Cementing Acetabular Liners Into Secure Cementless Shells for Polyethylene Wear Provides Durable Mid-term Fixation

John J Callaghan 1,2,, David W Hennessy 3, Steve S Liu 1, Kirsten E Goetz 1, Anneliese D Heiner 1
PMCID: PMC3462859  PMID: 22585349

Abstract

Background

In a previous experiment studying cementation of liners into cementless acetabular shells, placing grooves in the liner in a spider-web configuration created the greatest construct strength. Scoring shells without screw holes or other texturing helped prevent failure at the shell-cement interface. However, it was unclear whether these practices caused durable constructs in patients.

Questions/purposes

We therefore determined (1) rerevision rates; (2) functional scores (Harris hip scores, WOMAC, and SF-36); (3) acetabular loosening rates; and (4) acetabular osteolysis rates in patients in whom we cemented nonconstrained liners into well-fixed and well-positioned acetabular shells.

Methods

We prospectively followed 30 patients with 31 total hip arthroplasties in which a worn acetabular liner was revised by cementing a new liner into the existing shell that was stable and well positioned.
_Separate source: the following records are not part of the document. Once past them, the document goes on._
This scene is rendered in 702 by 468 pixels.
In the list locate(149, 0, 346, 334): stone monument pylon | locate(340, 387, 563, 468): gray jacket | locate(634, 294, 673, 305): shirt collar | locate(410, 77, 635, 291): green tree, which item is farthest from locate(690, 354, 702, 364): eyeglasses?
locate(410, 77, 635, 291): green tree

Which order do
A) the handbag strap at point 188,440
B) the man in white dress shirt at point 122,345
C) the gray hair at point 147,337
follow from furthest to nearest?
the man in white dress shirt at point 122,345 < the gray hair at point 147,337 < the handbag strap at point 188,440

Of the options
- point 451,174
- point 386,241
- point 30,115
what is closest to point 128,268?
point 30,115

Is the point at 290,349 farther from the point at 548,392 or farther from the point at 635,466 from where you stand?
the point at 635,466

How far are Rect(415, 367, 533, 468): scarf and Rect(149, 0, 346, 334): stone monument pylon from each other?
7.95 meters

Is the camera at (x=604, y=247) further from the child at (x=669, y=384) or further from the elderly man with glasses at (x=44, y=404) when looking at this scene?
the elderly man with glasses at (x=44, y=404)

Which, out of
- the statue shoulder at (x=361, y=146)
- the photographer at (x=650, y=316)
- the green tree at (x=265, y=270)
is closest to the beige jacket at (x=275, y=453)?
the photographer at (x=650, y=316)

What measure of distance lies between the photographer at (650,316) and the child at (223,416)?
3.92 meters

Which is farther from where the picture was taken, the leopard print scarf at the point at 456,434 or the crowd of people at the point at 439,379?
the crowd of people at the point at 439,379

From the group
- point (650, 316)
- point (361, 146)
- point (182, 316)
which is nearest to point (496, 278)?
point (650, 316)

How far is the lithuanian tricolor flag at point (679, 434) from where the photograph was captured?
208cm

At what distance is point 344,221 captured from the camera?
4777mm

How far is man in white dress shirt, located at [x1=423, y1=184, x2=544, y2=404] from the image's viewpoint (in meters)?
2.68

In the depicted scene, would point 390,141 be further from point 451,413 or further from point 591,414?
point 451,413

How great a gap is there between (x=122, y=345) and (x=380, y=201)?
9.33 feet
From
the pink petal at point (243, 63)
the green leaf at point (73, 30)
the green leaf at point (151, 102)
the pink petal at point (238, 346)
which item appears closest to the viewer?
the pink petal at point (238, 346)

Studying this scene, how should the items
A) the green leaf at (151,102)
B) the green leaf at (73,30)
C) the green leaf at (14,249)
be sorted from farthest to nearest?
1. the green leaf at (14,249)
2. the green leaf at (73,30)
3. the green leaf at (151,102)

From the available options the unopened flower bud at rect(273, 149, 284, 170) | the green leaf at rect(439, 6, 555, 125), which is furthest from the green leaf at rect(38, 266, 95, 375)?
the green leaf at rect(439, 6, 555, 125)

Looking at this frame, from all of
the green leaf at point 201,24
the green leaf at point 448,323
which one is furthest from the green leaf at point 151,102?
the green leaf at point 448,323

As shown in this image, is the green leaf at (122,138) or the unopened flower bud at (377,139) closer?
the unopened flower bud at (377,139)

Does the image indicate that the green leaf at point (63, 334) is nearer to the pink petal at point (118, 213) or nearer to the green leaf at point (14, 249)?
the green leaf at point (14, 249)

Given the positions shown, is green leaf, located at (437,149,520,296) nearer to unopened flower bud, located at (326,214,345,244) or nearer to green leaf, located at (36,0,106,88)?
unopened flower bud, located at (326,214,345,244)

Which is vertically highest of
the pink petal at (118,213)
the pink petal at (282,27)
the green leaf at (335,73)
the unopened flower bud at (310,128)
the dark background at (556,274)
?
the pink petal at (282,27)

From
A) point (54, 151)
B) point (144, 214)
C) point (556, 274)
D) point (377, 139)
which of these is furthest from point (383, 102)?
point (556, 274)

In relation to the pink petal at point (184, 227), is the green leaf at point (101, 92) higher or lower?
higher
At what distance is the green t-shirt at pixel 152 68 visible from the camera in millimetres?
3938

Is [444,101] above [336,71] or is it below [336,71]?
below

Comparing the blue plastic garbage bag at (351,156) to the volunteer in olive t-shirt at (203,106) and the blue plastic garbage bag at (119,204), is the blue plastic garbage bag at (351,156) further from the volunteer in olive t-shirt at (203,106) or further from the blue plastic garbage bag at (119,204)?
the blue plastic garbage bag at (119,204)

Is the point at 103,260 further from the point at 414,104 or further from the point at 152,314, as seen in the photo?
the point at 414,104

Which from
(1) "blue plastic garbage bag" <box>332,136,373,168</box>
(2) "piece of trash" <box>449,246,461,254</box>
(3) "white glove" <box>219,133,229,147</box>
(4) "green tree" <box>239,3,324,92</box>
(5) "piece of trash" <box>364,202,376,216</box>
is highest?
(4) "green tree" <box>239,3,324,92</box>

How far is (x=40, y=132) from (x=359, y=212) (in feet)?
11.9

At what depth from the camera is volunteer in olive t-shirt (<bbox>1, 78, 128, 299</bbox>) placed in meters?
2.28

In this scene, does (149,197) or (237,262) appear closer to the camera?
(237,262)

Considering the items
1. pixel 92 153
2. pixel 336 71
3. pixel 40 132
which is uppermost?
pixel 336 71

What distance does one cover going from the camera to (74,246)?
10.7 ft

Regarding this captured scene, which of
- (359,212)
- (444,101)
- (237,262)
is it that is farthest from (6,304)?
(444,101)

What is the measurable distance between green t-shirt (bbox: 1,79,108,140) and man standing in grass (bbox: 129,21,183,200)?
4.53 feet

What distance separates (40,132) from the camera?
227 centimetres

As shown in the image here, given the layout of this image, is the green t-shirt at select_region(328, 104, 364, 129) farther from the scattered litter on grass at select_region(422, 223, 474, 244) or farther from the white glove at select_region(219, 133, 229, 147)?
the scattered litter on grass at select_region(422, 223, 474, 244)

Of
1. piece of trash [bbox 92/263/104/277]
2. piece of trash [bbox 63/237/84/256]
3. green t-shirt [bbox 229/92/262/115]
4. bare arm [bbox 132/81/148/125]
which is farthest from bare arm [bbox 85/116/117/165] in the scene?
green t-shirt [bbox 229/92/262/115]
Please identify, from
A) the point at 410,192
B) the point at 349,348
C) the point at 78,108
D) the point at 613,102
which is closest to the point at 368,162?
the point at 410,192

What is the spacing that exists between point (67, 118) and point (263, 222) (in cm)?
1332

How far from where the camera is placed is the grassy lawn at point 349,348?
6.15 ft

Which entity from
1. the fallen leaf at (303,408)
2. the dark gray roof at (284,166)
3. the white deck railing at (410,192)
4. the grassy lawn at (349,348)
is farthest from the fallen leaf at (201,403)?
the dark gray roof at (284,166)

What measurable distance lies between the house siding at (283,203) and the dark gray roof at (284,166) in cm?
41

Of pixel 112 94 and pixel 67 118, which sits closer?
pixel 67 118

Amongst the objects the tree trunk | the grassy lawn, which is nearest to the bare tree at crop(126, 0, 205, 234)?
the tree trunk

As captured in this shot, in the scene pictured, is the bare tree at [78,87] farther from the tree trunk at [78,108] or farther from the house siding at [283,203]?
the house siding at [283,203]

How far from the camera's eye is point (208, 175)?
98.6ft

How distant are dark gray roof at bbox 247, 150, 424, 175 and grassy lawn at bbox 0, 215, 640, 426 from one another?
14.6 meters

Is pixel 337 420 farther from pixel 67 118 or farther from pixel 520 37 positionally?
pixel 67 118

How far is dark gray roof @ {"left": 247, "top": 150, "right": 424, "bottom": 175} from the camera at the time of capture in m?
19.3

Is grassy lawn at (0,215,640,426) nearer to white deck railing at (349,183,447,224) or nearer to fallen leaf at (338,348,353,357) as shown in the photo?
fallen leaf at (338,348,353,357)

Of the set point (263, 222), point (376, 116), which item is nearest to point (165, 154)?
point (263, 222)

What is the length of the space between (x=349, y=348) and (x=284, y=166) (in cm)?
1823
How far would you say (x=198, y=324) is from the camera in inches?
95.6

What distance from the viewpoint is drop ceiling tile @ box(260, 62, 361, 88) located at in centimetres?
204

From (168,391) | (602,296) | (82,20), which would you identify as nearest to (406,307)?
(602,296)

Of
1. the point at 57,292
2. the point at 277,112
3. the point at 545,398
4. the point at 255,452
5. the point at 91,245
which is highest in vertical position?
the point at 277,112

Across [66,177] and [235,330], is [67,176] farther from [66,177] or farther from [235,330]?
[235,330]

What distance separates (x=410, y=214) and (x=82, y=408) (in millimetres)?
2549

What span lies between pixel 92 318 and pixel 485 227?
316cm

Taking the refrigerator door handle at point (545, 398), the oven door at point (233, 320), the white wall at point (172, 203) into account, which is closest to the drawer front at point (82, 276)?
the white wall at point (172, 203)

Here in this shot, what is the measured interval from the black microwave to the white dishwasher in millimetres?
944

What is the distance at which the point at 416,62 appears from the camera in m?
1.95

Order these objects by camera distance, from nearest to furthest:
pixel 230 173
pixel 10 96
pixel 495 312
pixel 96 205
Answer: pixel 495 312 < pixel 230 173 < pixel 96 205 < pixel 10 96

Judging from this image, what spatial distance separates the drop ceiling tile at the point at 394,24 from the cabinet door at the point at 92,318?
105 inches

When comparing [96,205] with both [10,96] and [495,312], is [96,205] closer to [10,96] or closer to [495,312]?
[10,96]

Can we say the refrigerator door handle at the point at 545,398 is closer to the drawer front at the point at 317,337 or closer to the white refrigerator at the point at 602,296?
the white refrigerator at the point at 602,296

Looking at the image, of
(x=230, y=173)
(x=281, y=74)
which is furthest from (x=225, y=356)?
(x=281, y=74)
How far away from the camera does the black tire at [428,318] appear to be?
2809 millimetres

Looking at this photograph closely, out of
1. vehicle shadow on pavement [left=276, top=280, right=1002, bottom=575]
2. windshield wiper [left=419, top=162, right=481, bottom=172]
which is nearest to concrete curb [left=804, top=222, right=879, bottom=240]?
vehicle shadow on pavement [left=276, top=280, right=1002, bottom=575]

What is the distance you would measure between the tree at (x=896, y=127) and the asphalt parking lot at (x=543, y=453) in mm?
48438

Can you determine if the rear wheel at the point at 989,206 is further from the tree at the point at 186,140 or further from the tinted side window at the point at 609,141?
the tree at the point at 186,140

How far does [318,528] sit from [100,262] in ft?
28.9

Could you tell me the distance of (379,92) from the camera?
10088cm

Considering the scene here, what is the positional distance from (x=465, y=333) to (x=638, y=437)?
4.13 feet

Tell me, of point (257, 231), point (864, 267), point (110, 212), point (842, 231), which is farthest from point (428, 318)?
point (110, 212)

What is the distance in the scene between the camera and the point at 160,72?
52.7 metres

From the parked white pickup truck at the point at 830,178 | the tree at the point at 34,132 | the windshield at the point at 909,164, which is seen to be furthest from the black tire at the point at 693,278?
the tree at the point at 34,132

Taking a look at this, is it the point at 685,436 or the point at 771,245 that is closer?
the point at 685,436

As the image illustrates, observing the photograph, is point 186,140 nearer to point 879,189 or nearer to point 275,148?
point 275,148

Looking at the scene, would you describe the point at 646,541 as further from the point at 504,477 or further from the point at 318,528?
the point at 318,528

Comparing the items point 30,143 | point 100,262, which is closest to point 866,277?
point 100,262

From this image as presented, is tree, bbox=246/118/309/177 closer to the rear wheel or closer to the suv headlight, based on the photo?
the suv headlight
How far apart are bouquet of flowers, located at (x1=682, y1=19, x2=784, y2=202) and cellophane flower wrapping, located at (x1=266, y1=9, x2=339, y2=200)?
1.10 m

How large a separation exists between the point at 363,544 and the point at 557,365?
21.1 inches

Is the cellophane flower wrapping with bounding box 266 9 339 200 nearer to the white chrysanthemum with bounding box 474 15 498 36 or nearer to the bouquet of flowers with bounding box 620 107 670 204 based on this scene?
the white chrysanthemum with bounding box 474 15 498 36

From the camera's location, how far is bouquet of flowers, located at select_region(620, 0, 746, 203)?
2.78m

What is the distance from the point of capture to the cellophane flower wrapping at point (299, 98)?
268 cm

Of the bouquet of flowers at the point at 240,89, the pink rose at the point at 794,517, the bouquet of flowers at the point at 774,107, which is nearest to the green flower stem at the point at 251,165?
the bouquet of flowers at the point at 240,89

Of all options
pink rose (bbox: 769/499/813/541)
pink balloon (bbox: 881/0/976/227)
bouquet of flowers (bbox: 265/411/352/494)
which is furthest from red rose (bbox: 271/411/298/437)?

Acetabular liners were prepared as determined by our previous study. Twenty-seven of the 30 patients (28 hips) were evaluated clinically. We recorded revisions and determined radiographic loosening and osteolysis. The minimum clinical followup was 2 years (mean, 5.3 years; range, 2–10 years). Twenty-six hips (87%) had minimum 2-year radiographic followup with an average length of 4.8 years.

Results

No hip required rerevision during the followup interval. Two hips (6%) dislocated once, both treated nonoperatively. Harris hip scores, WOMAC, and SF-36 scores increased over preoperatively at last followup. All acetabular shells and liners were radiographically stable without evidence of loosening or progressive acetabular osteolysis.

Conclusions

Cementation of a liner into a well-fixed cementless shell after scoring in a spider-web configuration provided secure fixation with no failures of the construct at average 5.3 years followup.

Level of Evidence

Level IV, therapeutic study. See Guidelines for Authors for a complete description of levels of evidence.

Introduction

Study of cementless acetabular component fixation has demonstrated long-term durability with loosening rates of 1% to 2% at 20 years [5, 6]. However, wear-through of the polyethylene into the shell requiring reoperation occurs in 3% to 4% of hips long term in series in which gamma irradiated in air polyethylene or noncrosslinked polyethylene was used [1, 2]. When this occurs and the shell is both secure and well positioned, one option is to cement a new liner into the shell.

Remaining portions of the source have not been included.